Chun Yuan
Publications
The Quality-Utility Paradox: Why High-Reward Data Impairs Small Model Mathematical Reasoning
Knowledge distillation from powerful reasoning models is widely used to improve Small Language Models (SLMs) on mathematical reasoning, often assuming that traces with higher reward model scores provide more useful supervision. We identify a counterintuitive \textbf{Quality-Utility Paradox} in mathematical reasoning distillation. Data refined or synthesized by a stronger Oracle obtains higher perceived quality according to reward models, yet consistently underperforms traces generated by the SLM itself and selected through rejection sampling across Qwen2.5, LLaMA-3, and DeepSeek families. Our analysis shows that Oracle refinement couples logical repair with distributional drift away from the SLM's native reasoning distribution. This drift increases the learner's adaptation cost and can outweigh the benefit of improved reasoning logic. To test this mechanism, we introduce \textbf{Style-Aligned Refinement}, which preserves the native trajectory of the SLM while retaining logical repair from the Oracle. This intervention lowers adaptation cost and restores downstream utility. These findings suggest that effective mathematical reasoning distillation should jointly optimize perceived solution quality and learner-data compatibility, rather than relying solely on reward-model scores. The datasets and code are available at https://github.com/Dracoqhl/Quality-Utility-Paradox.

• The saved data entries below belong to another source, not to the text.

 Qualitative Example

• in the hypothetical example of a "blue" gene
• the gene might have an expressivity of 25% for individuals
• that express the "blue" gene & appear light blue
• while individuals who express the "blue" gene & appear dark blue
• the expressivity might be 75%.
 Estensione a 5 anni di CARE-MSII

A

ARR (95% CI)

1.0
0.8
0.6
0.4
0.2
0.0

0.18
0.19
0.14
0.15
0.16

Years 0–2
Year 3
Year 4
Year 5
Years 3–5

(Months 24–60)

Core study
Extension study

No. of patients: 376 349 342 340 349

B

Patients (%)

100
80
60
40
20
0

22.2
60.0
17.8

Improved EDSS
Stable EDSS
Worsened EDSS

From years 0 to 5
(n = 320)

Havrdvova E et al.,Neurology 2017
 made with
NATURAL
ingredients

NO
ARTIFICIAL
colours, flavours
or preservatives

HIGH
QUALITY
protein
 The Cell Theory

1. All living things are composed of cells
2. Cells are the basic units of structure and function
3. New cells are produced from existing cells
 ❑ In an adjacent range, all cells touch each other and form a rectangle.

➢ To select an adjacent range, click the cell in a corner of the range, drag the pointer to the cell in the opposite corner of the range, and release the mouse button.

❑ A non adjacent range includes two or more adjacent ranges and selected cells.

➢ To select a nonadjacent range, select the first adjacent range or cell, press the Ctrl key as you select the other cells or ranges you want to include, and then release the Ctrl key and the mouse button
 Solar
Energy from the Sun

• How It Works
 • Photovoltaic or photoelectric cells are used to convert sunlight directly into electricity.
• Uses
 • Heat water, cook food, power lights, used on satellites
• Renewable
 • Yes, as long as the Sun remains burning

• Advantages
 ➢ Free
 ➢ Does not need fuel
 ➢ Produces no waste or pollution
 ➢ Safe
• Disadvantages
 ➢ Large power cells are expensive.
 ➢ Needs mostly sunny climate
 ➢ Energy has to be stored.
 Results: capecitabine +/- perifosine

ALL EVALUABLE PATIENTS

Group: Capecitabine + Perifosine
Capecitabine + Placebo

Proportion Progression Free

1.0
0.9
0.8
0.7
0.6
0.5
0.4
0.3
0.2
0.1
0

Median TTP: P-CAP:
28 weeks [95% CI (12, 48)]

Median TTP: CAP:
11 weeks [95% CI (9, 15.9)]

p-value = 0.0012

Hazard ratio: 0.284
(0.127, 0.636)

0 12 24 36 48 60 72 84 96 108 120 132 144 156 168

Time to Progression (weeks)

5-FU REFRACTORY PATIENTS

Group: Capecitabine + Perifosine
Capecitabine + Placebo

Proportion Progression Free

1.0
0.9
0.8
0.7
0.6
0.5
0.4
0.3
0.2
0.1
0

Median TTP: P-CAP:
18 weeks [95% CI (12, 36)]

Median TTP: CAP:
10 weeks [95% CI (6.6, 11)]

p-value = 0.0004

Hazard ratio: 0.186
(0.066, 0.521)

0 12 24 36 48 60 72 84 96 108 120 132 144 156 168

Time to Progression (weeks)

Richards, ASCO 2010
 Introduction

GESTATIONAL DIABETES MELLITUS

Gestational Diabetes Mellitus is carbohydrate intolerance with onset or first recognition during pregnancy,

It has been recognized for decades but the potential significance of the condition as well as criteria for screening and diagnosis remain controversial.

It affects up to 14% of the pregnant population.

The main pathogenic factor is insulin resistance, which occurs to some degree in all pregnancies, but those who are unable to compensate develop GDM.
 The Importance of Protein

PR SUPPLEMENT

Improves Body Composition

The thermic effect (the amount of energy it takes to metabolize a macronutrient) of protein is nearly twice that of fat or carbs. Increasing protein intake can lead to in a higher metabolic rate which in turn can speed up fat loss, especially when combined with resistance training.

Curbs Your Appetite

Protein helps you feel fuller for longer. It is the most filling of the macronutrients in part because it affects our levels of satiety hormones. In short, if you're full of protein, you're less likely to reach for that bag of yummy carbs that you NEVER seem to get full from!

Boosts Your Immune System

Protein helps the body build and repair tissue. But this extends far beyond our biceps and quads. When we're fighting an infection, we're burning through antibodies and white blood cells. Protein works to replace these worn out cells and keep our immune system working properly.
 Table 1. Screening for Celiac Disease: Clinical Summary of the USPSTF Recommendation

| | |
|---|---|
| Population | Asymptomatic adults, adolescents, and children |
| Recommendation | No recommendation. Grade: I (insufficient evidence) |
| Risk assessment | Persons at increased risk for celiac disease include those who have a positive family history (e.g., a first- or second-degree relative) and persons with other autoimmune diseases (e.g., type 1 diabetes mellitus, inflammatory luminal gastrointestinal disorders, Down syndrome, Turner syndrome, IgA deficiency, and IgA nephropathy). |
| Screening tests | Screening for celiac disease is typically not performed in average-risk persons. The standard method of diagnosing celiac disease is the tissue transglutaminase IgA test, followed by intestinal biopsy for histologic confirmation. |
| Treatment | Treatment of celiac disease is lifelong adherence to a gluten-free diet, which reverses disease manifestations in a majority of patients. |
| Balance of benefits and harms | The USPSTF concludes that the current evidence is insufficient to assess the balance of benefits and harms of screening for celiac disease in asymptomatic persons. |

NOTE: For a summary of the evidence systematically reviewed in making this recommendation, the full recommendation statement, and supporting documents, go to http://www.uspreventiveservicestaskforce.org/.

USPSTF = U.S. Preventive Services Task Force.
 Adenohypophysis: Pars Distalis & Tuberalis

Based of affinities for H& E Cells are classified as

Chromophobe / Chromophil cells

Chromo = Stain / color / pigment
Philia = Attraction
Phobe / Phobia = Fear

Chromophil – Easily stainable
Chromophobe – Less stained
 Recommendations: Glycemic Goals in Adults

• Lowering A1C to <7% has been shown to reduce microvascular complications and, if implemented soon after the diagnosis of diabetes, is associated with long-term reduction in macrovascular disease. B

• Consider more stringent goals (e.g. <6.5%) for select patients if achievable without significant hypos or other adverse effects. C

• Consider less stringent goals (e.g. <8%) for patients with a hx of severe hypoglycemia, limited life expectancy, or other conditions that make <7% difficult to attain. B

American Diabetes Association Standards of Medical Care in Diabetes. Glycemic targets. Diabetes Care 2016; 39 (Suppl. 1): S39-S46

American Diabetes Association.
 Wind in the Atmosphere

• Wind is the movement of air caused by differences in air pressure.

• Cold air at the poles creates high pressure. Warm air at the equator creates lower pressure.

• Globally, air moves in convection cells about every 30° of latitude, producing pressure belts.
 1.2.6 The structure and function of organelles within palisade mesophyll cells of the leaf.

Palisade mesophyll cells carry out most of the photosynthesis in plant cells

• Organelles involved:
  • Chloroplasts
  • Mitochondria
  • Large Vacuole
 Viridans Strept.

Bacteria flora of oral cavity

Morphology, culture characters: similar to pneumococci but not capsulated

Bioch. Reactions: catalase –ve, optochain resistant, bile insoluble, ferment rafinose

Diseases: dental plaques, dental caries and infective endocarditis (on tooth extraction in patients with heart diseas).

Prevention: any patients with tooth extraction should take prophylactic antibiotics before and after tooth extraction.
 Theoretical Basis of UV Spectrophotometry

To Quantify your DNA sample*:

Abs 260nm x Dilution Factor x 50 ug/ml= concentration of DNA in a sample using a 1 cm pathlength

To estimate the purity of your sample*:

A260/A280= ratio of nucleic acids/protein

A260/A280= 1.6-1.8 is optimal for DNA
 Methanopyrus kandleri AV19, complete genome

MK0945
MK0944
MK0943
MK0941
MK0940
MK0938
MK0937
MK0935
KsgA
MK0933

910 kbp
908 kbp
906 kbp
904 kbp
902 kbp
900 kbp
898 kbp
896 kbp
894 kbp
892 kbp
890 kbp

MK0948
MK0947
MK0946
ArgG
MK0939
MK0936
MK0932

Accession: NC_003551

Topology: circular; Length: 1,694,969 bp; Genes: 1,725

What Makes Low-Bit Quantization-Aware Training Work for Reasoning LLMs? A Systematic Study
Reasoning models excel at complex tasks such as coding and mathematics, yet their inference is often slow and token-inefficient. To improve the inference efficiency, post-training quantization (PTQ) usually comes with the cost of large accuracy drops, especially for reasoning tasks under low-bit settings. In this study, we present a systematic empirical study of quantization-aware training (QAT) for reasoning models. Our key findings include: (1) Knowledge distillation is a robust objective for reasoning models trained via either supervised fine-tuning or reinforcement learning; (2) PTQ provides a strong initialization for QAT, improving accuracy while reducing training cost; (3) Reinforcement learning remains feasible for quantized models given a viable cold start and yields additional gains; and (4) Aligning the PTQ calibration domain with the QAT training domain accelerates convergence and often improves the final accuracy. Finally, we consolidate these findings into an optimized workflow (Reasoning-QAT), and show that it consistently outperforms state-of-the-art PTQ methods across multiple LLM backbones and reasoning datasets. For instance, on Qwen3-0.6B, it surpasses GPTQ by 44.53% on MATH-500 and consistently recovers performance in the 2-bit regime.